I strongly believe that the more we support egos and selfishness in the artistic and entertainment industries, the more we drive our current world to a very sad place. Alternatively, the more we strive to support people with a vision and a set of ideas which can engage and inspire everyone as we move forward, the more we can help the world to slowly get to a better place.
Yes: by acquiring an artwork you take a position on this discourse. You denote what kind of world you find most visually inspiring. And as we already know, visuals can impact people even more strongly than words. Artists and their art are a part of this visual sphere and what will be the art history of tomorrow for our children to understand our times.
I would like to give two examples from our side:
Leni Dothan: Leni is born in Israel, in the midst of the geopolitical conflicts that we know all too well.

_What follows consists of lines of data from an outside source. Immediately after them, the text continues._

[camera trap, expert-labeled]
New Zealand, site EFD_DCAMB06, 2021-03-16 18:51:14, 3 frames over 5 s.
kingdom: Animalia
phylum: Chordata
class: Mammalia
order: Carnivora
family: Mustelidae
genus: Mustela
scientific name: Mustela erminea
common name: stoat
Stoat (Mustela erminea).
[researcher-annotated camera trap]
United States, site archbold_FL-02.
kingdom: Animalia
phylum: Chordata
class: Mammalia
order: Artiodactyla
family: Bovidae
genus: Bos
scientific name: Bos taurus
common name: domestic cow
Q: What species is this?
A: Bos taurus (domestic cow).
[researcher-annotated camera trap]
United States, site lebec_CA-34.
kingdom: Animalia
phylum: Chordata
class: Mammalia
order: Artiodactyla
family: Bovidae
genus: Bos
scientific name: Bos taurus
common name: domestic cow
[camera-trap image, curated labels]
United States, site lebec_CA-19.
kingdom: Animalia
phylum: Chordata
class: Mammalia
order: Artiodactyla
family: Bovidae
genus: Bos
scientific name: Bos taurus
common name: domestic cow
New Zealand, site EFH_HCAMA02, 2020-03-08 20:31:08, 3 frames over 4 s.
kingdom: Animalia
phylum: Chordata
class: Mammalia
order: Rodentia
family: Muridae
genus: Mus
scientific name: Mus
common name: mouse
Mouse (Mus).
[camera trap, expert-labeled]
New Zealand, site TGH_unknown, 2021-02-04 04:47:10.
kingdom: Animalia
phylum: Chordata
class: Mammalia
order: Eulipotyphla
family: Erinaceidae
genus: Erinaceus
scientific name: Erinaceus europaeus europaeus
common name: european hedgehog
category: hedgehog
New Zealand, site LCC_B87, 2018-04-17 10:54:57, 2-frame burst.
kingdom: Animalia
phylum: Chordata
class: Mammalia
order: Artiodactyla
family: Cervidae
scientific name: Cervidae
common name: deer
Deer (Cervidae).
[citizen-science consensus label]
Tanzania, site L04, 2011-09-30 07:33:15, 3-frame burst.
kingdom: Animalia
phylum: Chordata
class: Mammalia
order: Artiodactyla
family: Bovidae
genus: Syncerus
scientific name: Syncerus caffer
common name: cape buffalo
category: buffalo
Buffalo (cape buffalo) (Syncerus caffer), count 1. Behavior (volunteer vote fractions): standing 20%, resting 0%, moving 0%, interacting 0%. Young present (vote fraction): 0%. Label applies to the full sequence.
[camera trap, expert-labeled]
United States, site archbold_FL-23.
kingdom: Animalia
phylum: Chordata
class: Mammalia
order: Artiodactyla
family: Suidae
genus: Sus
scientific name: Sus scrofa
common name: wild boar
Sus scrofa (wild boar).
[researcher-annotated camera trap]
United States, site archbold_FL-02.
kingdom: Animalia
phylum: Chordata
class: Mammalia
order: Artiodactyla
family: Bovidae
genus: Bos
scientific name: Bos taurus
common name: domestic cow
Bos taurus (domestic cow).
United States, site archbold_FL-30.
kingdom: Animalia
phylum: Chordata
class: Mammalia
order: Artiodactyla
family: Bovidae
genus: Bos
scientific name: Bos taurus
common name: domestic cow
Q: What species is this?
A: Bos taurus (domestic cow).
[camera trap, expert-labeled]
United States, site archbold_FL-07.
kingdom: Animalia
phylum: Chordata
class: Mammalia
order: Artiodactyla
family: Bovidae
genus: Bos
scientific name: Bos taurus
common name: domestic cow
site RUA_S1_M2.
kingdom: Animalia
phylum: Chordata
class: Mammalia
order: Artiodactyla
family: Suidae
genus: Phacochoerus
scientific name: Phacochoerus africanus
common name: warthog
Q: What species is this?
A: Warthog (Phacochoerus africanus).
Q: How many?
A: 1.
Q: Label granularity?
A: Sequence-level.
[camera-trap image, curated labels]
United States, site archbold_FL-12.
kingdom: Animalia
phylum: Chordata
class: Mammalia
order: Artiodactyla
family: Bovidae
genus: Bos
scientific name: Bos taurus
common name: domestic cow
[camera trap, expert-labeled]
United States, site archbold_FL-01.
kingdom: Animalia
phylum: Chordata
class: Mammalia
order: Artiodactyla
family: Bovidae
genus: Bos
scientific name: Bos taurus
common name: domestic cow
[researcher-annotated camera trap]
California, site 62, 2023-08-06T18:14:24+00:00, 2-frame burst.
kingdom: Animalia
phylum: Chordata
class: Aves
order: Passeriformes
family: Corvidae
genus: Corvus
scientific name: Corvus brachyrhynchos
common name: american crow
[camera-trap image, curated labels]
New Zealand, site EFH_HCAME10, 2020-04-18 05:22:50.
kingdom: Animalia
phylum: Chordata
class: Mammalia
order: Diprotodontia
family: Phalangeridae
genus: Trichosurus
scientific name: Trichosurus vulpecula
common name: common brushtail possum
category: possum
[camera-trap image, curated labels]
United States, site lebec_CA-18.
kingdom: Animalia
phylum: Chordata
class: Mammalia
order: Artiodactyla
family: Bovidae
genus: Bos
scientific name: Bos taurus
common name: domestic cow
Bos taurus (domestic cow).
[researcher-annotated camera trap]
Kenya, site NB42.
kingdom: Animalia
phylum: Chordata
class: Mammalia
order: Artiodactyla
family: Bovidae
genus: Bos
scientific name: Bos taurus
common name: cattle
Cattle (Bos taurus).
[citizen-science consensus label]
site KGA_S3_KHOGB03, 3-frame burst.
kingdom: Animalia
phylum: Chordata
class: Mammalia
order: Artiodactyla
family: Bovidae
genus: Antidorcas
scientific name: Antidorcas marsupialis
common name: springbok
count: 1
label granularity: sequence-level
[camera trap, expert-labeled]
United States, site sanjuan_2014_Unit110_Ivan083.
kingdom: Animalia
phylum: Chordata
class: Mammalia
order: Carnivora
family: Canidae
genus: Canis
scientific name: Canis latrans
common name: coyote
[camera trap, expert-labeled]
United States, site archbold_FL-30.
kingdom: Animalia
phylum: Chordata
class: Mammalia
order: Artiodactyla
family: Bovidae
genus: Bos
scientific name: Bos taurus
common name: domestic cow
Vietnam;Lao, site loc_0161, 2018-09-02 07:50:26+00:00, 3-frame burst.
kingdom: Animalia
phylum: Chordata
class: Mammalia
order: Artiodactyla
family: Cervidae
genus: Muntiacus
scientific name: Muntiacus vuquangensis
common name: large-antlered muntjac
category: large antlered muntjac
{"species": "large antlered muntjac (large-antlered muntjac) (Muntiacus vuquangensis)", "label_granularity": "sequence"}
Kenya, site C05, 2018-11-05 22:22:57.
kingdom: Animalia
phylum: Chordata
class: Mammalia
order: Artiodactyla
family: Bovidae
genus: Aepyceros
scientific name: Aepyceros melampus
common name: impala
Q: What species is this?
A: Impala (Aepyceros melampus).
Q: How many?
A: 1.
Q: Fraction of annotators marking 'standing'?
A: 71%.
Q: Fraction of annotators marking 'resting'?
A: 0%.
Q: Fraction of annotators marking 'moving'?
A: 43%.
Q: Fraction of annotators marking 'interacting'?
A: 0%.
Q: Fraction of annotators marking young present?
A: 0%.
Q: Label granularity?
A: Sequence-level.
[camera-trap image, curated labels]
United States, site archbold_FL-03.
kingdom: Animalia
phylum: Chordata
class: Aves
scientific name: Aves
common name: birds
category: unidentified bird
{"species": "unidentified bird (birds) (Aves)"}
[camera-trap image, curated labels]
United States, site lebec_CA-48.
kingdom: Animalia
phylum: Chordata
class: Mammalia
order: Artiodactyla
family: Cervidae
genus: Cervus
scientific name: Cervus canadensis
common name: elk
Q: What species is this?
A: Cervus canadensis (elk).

She studied the architecture of religious buildings and their respective artworks. When she became a mother, she thus expected to look like one of the religious icons she had studied for so long. Yet, the reality of being a mother was so different. She was tired, her body was feeling overwhelmed and she didn’t feel like she could reach the visual perfection which still influences our TV adverts. Her motherhood and the relationship she grew with her son became the everything of her artistic practice, from the subject to the process to the making. She talks openly about everything: Even the mother’ fears of her son leaving to join the Israeli army at age 18 with this work: Crude Ashes. Her son is now seven and you can follow their evolution with the works.
Scarlett Bowman: Scarlett is passionate about making works from recycled and waste materials. It all started with an essay called ‘I, Pencil’ (Leonard Read), which describes the complexity of the industrial chain to make a simple pencil. It highlights the limits and absurdity of our consuming society. This is why, using materials you would normally put to waste, she wants you to reflect about what your world is made of, what you waste and disregard and how you attach the value of the materials you use everyday. It works. I never thought about it and I now think twice before wasting anything. It’s also the best way, while having a work of hers hanging in your living room, to engage the conversation on sustainability, which is something I am truly passionate about.